= Problem statement =
Look through the listing below and write out exactly the lines from the line with "Tanzania, site E02, 2014-08-04" to the line with "site MAD_S2_MAD06, 3-frame burst.", both included, and no others.
━━ Data shown
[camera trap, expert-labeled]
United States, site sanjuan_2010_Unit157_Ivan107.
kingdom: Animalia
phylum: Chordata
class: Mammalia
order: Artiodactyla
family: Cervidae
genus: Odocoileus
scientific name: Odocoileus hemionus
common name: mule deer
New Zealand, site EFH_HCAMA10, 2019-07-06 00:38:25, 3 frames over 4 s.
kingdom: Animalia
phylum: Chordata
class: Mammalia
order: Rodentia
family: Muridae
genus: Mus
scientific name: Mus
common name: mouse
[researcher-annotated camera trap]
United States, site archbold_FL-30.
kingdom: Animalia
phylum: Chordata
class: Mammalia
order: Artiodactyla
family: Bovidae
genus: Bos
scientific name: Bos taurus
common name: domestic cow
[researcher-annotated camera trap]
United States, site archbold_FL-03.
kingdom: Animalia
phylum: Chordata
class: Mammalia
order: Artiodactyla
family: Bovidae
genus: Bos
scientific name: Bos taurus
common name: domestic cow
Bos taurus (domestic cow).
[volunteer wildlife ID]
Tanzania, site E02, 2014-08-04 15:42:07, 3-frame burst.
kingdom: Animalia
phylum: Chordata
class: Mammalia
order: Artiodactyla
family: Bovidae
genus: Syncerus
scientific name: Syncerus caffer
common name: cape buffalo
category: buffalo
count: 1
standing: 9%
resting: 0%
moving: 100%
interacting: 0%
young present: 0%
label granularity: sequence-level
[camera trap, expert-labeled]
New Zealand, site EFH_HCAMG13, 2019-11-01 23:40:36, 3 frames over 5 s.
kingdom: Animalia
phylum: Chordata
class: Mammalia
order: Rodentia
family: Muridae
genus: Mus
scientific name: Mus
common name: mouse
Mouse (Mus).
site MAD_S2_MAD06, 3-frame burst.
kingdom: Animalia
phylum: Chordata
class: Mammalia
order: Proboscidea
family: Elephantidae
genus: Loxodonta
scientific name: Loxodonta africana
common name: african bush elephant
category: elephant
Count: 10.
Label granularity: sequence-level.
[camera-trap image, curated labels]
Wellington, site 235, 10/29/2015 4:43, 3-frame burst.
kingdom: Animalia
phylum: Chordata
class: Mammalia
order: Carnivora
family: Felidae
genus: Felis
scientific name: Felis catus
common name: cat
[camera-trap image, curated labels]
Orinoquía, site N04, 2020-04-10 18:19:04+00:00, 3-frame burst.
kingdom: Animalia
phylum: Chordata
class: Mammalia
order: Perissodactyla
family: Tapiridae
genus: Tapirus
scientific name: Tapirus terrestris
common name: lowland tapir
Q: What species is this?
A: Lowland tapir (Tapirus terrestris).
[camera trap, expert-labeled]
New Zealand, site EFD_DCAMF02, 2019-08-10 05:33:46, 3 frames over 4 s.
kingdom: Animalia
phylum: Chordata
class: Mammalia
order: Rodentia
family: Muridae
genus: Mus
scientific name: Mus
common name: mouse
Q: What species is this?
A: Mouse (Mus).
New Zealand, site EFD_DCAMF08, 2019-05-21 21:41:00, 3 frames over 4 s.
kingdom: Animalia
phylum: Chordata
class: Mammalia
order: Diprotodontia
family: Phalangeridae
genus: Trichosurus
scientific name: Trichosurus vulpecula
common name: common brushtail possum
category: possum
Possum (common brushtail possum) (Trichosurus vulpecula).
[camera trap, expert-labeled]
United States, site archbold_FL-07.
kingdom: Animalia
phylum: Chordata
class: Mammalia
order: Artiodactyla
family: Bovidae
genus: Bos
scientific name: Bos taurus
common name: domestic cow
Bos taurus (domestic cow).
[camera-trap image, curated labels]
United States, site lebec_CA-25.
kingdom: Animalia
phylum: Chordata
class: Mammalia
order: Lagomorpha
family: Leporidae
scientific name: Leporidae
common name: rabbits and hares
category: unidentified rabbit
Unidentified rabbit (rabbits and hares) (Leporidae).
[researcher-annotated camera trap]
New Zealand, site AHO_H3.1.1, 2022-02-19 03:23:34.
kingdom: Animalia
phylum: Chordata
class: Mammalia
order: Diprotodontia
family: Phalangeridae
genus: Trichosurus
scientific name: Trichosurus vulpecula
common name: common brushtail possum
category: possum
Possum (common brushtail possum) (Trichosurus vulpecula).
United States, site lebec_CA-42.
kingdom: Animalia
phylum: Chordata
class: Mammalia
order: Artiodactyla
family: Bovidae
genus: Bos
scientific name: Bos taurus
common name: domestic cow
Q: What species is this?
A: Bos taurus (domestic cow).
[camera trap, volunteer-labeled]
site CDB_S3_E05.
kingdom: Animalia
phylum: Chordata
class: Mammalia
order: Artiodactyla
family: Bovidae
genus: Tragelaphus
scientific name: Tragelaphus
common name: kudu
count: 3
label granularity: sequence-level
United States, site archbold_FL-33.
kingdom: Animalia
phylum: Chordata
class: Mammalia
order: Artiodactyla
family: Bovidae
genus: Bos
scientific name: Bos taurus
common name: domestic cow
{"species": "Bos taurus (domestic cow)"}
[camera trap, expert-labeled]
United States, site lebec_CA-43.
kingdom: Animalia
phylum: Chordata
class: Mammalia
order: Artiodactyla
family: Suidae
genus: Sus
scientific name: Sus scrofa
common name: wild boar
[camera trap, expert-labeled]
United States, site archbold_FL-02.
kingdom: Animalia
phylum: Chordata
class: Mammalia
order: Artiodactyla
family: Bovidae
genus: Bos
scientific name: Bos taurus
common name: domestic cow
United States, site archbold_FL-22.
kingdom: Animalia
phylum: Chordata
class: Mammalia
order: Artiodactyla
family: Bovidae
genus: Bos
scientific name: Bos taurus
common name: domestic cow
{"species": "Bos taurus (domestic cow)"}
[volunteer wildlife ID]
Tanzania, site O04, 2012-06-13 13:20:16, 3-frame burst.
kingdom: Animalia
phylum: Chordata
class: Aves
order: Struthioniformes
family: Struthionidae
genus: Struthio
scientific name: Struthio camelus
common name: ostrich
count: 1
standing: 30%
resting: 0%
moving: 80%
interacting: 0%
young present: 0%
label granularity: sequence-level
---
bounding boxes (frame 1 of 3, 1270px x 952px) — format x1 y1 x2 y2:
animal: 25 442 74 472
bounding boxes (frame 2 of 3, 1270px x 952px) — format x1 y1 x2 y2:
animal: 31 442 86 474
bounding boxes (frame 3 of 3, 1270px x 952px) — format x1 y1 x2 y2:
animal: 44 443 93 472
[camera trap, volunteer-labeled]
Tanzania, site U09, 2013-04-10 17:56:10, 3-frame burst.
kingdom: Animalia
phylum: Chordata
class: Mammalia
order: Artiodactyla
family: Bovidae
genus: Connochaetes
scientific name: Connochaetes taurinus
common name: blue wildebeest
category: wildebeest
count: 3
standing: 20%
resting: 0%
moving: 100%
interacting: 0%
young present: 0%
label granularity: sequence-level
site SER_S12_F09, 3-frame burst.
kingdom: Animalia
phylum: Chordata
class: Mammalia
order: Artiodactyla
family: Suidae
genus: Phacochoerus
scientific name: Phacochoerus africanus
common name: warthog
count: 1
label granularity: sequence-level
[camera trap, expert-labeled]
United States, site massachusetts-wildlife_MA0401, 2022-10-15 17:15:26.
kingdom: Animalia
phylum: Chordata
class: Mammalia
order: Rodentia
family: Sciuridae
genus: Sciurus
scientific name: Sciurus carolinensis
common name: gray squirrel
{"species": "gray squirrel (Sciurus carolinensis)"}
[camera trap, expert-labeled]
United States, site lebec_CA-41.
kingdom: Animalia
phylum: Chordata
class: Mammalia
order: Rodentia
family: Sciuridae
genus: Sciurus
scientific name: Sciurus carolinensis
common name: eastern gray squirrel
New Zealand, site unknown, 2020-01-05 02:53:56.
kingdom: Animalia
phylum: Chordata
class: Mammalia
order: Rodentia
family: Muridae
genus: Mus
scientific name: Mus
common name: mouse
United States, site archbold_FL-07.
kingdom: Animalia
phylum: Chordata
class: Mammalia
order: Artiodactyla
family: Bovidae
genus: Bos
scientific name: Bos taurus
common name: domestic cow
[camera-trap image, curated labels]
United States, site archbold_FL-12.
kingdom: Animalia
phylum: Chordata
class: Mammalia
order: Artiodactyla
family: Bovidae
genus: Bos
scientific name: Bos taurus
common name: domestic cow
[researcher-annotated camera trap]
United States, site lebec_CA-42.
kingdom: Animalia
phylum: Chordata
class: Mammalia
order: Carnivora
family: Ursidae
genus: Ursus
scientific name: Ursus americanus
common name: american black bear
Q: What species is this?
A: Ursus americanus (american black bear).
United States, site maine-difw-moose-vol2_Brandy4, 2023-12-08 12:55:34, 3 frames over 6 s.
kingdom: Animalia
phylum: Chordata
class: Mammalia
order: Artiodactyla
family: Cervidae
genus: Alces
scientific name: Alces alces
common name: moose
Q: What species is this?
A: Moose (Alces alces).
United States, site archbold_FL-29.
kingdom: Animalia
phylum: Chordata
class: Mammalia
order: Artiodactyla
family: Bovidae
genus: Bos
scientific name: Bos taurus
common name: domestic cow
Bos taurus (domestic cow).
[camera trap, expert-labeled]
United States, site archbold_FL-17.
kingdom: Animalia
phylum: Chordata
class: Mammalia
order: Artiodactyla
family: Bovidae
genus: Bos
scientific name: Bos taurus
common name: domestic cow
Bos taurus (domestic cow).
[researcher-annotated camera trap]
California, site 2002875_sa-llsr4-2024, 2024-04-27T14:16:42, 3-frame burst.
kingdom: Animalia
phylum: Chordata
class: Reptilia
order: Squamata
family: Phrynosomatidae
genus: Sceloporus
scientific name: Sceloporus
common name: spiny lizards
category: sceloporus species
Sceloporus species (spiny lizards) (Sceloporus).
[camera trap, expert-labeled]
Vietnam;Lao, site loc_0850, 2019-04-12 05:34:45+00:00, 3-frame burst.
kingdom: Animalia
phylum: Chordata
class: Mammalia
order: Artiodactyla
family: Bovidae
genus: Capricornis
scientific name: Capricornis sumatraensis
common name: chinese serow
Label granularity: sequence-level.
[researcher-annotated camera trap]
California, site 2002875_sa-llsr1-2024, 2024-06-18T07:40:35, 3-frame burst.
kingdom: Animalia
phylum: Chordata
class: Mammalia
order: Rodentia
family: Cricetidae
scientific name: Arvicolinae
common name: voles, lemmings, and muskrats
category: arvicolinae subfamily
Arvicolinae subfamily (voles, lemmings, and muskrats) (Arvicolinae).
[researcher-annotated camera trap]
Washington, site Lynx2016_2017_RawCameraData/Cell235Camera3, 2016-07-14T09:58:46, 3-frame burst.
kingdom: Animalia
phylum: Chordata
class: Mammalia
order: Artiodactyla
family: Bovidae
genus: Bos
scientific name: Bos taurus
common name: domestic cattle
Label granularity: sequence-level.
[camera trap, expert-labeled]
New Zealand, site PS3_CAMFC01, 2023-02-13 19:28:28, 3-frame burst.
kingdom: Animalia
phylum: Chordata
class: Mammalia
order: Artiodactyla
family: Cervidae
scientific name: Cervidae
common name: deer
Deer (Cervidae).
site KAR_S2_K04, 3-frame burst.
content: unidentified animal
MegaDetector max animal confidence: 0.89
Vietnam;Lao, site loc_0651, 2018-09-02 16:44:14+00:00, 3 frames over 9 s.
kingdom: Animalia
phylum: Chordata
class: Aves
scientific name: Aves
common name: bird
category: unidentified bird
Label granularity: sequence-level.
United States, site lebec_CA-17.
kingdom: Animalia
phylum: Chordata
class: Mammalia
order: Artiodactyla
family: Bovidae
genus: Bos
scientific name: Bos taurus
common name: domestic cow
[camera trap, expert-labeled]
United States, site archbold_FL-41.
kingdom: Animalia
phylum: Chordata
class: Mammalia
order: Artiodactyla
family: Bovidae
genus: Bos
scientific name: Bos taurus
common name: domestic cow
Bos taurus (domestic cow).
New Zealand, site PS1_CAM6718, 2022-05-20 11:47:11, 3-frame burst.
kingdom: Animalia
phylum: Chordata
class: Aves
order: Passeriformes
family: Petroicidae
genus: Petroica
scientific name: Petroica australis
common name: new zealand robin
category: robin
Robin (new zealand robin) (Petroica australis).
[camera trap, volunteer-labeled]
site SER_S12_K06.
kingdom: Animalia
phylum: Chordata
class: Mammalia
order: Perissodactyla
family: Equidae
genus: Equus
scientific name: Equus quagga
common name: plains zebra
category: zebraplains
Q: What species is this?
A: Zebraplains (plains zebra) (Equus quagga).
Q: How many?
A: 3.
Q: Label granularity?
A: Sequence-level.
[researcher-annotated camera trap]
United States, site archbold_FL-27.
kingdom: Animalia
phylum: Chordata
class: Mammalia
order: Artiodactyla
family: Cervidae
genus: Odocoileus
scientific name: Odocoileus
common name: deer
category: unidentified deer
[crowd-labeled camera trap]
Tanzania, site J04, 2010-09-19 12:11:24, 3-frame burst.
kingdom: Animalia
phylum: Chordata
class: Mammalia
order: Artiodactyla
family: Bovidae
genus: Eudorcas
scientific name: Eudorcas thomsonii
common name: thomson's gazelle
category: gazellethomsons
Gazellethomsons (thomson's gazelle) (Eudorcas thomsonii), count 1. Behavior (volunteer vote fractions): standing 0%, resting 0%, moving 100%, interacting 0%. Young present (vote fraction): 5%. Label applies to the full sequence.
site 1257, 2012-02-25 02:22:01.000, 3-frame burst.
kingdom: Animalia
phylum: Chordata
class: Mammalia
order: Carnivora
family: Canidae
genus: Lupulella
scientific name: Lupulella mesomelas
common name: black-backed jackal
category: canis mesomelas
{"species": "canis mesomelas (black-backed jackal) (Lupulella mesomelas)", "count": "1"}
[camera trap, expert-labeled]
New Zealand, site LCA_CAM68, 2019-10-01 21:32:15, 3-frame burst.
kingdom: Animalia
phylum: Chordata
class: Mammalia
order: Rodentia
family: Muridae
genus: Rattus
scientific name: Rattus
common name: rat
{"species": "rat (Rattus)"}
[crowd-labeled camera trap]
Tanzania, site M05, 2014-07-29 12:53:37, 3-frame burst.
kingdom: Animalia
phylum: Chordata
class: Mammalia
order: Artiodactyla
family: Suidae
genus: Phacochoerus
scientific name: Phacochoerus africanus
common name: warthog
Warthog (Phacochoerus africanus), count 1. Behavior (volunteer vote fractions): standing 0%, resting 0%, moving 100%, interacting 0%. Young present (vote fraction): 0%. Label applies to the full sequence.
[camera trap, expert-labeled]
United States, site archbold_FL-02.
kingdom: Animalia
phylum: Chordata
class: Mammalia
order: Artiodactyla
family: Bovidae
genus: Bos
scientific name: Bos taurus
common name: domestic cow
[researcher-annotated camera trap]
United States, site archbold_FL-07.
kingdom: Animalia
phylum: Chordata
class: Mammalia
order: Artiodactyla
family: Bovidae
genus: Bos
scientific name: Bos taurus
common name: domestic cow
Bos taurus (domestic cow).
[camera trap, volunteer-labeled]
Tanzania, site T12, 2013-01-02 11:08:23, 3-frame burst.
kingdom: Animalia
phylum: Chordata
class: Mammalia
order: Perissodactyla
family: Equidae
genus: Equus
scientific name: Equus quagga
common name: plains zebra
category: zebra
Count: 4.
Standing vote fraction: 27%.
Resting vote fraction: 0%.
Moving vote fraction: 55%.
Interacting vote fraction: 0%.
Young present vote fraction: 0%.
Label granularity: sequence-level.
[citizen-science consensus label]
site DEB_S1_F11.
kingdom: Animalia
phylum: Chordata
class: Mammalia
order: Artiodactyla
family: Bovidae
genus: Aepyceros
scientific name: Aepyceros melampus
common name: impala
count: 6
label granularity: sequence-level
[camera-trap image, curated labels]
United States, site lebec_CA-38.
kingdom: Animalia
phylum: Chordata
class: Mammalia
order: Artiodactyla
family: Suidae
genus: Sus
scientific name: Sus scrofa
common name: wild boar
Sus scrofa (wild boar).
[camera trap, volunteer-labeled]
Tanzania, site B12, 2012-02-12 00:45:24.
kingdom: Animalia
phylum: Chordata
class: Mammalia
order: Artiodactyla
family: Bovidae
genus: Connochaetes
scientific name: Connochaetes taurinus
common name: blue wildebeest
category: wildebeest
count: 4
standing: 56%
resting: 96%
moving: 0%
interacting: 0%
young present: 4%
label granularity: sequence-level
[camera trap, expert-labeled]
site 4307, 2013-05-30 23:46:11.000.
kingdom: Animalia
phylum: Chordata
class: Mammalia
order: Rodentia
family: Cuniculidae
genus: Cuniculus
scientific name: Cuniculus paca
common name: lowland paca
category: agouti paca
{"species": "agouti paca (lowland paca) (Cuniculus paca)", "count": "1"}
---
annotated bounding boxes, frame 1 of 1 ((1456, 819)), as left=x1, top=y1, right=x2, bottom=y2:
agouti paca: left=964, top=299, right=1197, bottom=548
━━━━
= Answer section =
Tanzania, site E02, 2014-08-04 15:42:07, 3-frame burst.
kingdom: Animalia
phylum: Chordata
class: Mammalia
order: Artiodactyla
family: Bovidae
genus: Syncerus
scientific name: Syncerus caffer
common name: cape buffalo
category: buffalo
count: 1
standing: 9%
resting: 0%
moving: 100%
interacting: 0%
young present: 0%
label granularity: sequence-level
[camera trap, expert-labeled]
New Zealand, site EFH_HCAMG13, 2019-11-01 23:40:36, 3 frames over 5 s.
kingdom: Animalia
phylum: Chordata
class: Mammalia
order: Rodentia
family: Muridae
genus: Mus
scientific name: Mus
common name: mouse
Mouse (Mus).
site MAD_S2_MAD06, 3-frame burst.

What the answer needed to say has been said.